• Reading text
------------------------

I am a US person and have an RESP in which both me and my wife are subscribers, and our daughter is a beneficiary. We became US person last year for tax purposes as I moved to USA on TN-1 status. We are Canadian citizens. I have gone through this thread in details and the help from all the contributors has been immense and I am using that to file the 3520 now (I know that I have missed the March/15 deadline - but I didn't know that I had to file that by Mar/15 - I was under the impression that it's supposed to be file by Apr/18/2017).

Here are my questions:

A) In 3520 1a) it says US Person(s), so should I put both me and my wife's name together like this - A*** B**** and J*** S*****? Or, should we file 2 separate 3520s with each one of us just using our own names in the separate 3520s?

B) If we file joint 3520 and I put both of our names in 1a) then in b) do I put in both of our SSN/ITINs? Or, do I only put my SSN in 1b) as 1d) will have my spouse's ITIN anyways? It's confusing to me because the 3520 form that I downloaded doesn't let me enter both of our SSN/ITINs in 1b) and the only way to do it would be to print the form and hand-write it, but if only 1 SSN is allowed to be entered then should 1a) have only 1 name (back to question A)?

C) Since neither Knowledge First Financial (previously known as USC) for the RESP, nor Tangerine or Questrade (for the TFSAs) send the 3520-A to IRS - and I will be adding the substitute 3520-A with my forms for RESP and TFSAs. Do I still have to send the 3520-As in a separate mail to Ogden or the substitute one attached to the 3520 return be sufficient?

D) Since I became the US person for tax purposes in 2016 - should I use the creation date as the date I became the tax resident (and use the beginning amount as the amount on the day I became the resident) OR, should the creation date be 2008 when I had first created the accounts?

E) 5a) in 3520 - "Name of Trust Creator" - is that me or both me and my wife for the RESP or is it Knowledge First Financial for the RESP (or Tangerine or Questrade for the TFSAs)?

F) At this point I am leaning towards filing separate 3520 - one for me and one for my wife - however, I am not sure what to do regarding the amount as the transfers to the trust. If we transferred $2000 to the RESP in 2016 then should I put $1000 as transfer from me and $1000 from my wife, or do we both report $2000 as the transfer in our separate 3520s?

G) If I decide to cancel one of the TFSAs (say, in Tangerine) and transfer the amount to a different TFSA (to the one in Questrade) - (or vice-versa) - then for Schedule A 11a) will the transfer be considered as an Obligation from a Related trust? They were not related to each other but because of the transfer will they be considered as related? Though - I am not even sure if such a transfer will be allowed now that I am a US person - ideally I should have done that before moving to US. The only reason I am thinking about it so that there's less paperwork. Cancelling both TFSAs sound a better option at the moment to avoid all the paperwork but my Questrade TFSA has had a lot of unrealized capital gains - I should have sold them and re-bought them or taken them out before moving to US - but since I didn't now I am not sure what's the right approach considering I might be returning back to Canada after completing my TN-1 term in 3 years.

------------------------

Can you carry on the post above about reporting an RESP and TFSAs on Form 3520, picking up right after its final sentence?

• Material provided
------------------------

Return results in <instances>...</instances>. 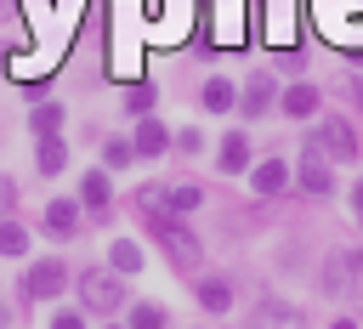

------------------------

• Task response
Any help from all of you 3520 Gurus would be appreciated. Thanks in advance.
jayaamit
Posts: 9
Joined: Thu Jun 02, 2016 9:54 pm

Post by jayaamit »

bumping this thread in hope that someone can reply to my earlier queries. I would appreciate if someone could try to reply to my specific questions. Thanks.
Ouch
Posts: 2
Joined: Wed Jun 06, 2018 5:07 pm

Re: Taking stab at 3520, -A for TFSA

Post by Ouch »

Great many thanks to everyone who contributed to this, Nelsona, Hapless, Buddy, Scongalong, at all! Without you I'd have been lost.

Bumping the topic because it seems that the 3520 instructions for Part III have been changed in 2016. If you are like me and have been copy-paste and update the values/dates in the forms from previous years please note that the instructions Part III used to state:
"If you received an amount from a portion of a foreign trust of which you are treated as the owner and you have correctly reported any information required on Part II and the trust has filed a Form 3520-A with the IRS, do not separately disclose distributions again in Part III"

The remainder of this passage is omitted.